Mungkin terasa menggelikan bagimu membacanya setelah beberapa kali aku menyakitimu. Terlambat emang untuk meminta maaf seutuhnya pada dirimu tentang segala hal.
Tahukah kamu bahwa aku tidak pernah menyesal mencintaimu karena dengan kamu lah aku benar-benar tahu rasanya berjuang. Tidak mudah bukan perjuangan kita untuk bersama? Bahkan pelukan pertama yang kamu berikan untukku saja masih teringat lekat bagiku. Bagian favoritku selalu bunga mawar yang aku terima dari kamu. Kamu akan selalu menjadi kekasih terbaik yang pernah aku miliki. Terdengar berlebihan memang, namun begitulah kenyataannya. Tanpa kamu, aku tidak akan dapat berdiri mandiri seperti ini. Terimakasih dengan segala detail yang telah kamu berikan untukku.
Kadang kehendaknya memang selalu berbeda seperti yang diharapkan, bukan? Sungguh, cinta tak pernah bisa disalahkan jika menjadi suatu alasan untuk sebuah perpisahan.
Aku menatap matamu kala itu. Sayang, kamu telah jatuh cinta lagi. Dan saat itulah aku mengerti harusnya menyerah padamu. Menahanmu pun aku tak bisa. Menangis pun tak dapat aku hentikan. Aku sadar telah mengalami hal yang sama, jatuh hati pada yang lainnya. Hati selalu bisa berubah kapan dan dengan siapapun, bukan?

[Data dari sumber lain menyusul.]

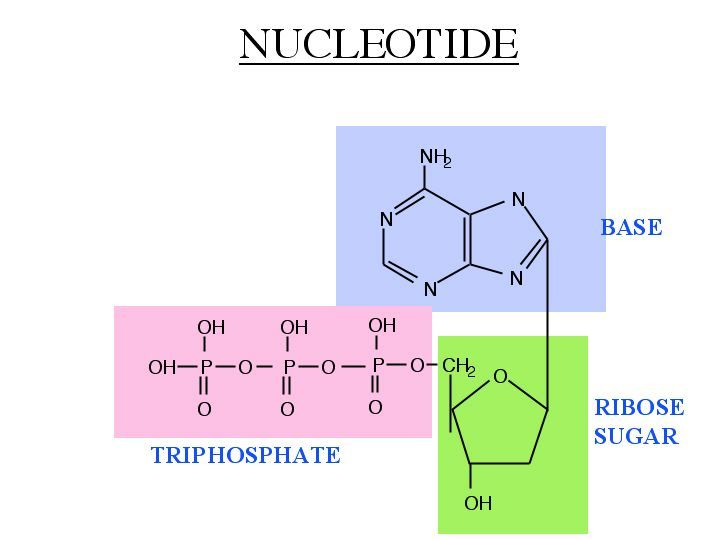 A Nucleotide Is Composed Of 3 Main Parts The Base A T G C A Ribose Sugar And A Phosphate Group The Base Can Be Split Into 2 Categorie Biology School Mcat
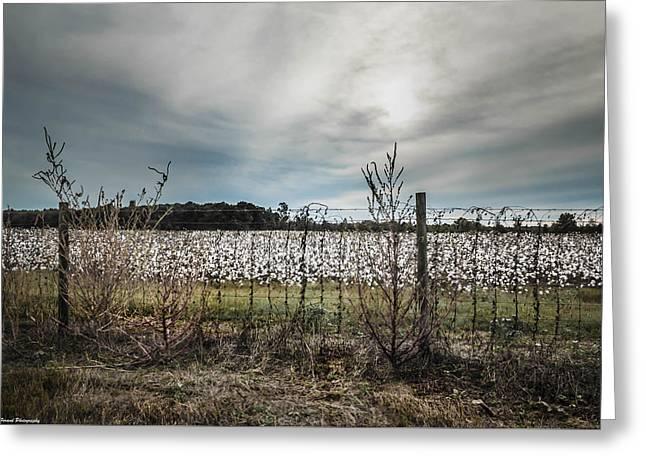 Florida Cotton Fields Greeting Card by Debra Forand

Aku penasaran, sungguh. Masihkah aku terlintas dipikiranmu akhir-akhir ini? Masihkah ada perasaan untukku? Tanpa basa-basi tentang jodoh dari Tuhan, mungkinkah kita berjuang bersama?
Kita pernah sedekat nadi, namun kini sejauh mata dengan telinga. Selalu, aku mengharapkan yang terbaik untukmu mesti kita tak bersama. Jangan terlalu membenciku ya atas segala masalah yang aku buat untukmu karena pada dasarnya aku jatuh cinta kepadamu. Menjadikanmu selalu tempat berpulang.
Sayang, sampaikan salamku pada kekasih barumu. Jatuh cinta memang menyejukkan tapi berusahalah untuk tidak tersakiti lagi.
I'm gone, he waited. I'm home, he's gone.